El inspector ruso paró de teclear en su vieja computadora y miró de soslayo al intérprete, que le tradujo la pregunta del médico.

—¿No está usted cómodo? Aquí mismo disponemos de unas celdas con asientos mullidos... —respondió el policía con un brillo de burla en la mirada.

El intérprete le trasladó la respuesta del ruso aunque trató de suavizarla. No obstante, el tono era suficientemente explícito.

—Llevamos aquí varias horas. Le hemos contado repetidas veces lo mismo —advirtió con una mueca de exasperación—. No tenemos nada que ver con el tiroteo, mi amigo y yo somos turistas, él es, además, agente del Cuerpo Nacional de Inteligencia de España y posee licencia para portar armas. Nos vimos metido en medio de un percance entre terroristas y él no tuvo más remedio que usar su pistola. Eso es todo. ¡Cuántas veces más vamos a tener que repetirlo!

El policía dejó su donut sobre una servilleta de papel, se limpió la comisura de los labios con un gesto estudiadamente lento y se levantó, acercándose a la ventana mientras oía al intérprete.
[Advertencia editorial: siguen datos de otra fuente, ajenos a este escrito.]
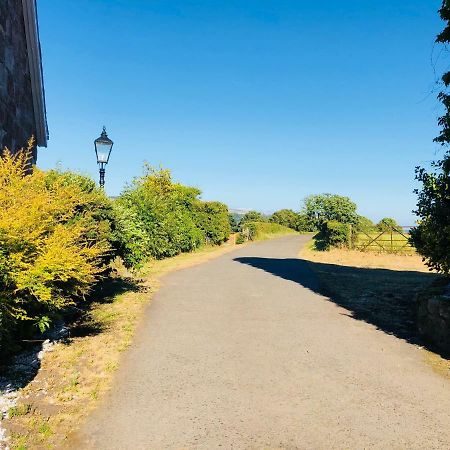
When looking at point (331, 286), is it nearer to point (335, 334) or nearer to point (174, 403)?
point (335, 334)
—¿Ven ustedes ahí afuera? —preguntó desde la ventana—. Esa es la Iglesia de la Sangre Derramada. Y eso sólo puede significar que estamos en Rusia.
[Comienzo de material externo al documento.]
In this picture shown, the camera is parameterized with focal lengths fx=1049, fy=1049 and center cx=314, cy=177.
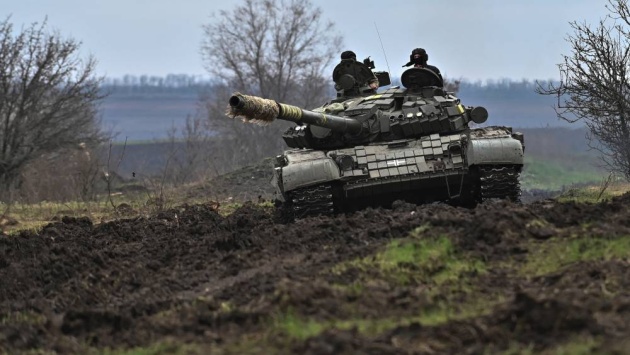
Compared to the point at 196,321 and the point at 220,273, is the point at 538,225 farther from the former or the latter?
the point at 196,321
A medida que hablaba sus palabras iban adquiriendo mayor energía.

—Y si estamos en mi país, ¡su licencia de armas y su estúpido carné de agente no valen una mierda! —les vociferó casi a la cara—. Ahora van a ir derechitos a la celda, y no van a salir hasta que yo no tenga claro qué demonios ha pasado esta mañana en el Hermitage. ¿Lo entiende ahora, doctor?
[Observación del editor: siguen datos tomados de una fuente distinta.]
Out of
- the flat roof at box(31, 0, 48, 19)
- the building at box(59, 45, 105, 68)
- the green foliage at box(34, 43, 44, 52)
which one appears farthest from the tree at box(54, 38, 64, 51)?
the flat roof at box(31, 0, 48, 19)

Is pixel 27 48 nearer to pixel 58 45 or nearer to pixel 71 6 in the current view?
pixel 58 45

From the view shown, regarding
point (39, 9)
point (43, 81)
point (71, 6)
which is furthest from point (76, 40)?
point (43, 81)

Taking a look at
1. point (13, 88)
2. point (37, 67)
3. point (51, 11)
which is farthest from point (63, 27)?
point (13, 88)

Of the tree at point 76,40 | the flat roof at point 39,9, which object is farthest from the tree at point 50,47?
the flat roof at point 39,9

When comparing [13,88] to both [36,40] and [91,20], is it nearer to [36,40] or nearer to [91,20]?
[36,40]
La traducción hizo comprender al doctor Salvatierra que no iba a ser tan fácil solucionar aquello.

El médico, rojo de ira, abrió la boca para responder con rotundidad, pero Javier, que hasta ese momento no había intervenido, le interrumpió.

—Tiene razón, agente. Esperaremos el tiempo que usted estime conveniente —dijo en ruso. Luego sonrió al doctor. Tranquilo, todo se arreglará, parecía querer transmitirle.

Alex permanecía encerrada en los calabozos de la misma comisaría. Recostada sobre un banco de cara a la pared, trataba de mantenerse ajena a cuanto la rodeaba y, más aún, a cuanto había vivido en los últimos días. Si duro era de por sí haber perdido a su padre en un asesinato, a ello ahora añadía la muerte de Jeff, de la que se sentía enteramente responsable, el fracaso en la misión que se había impuesto de buscar a la asesina y la impotencia de saber que nunca recuperaría la tranquilidad.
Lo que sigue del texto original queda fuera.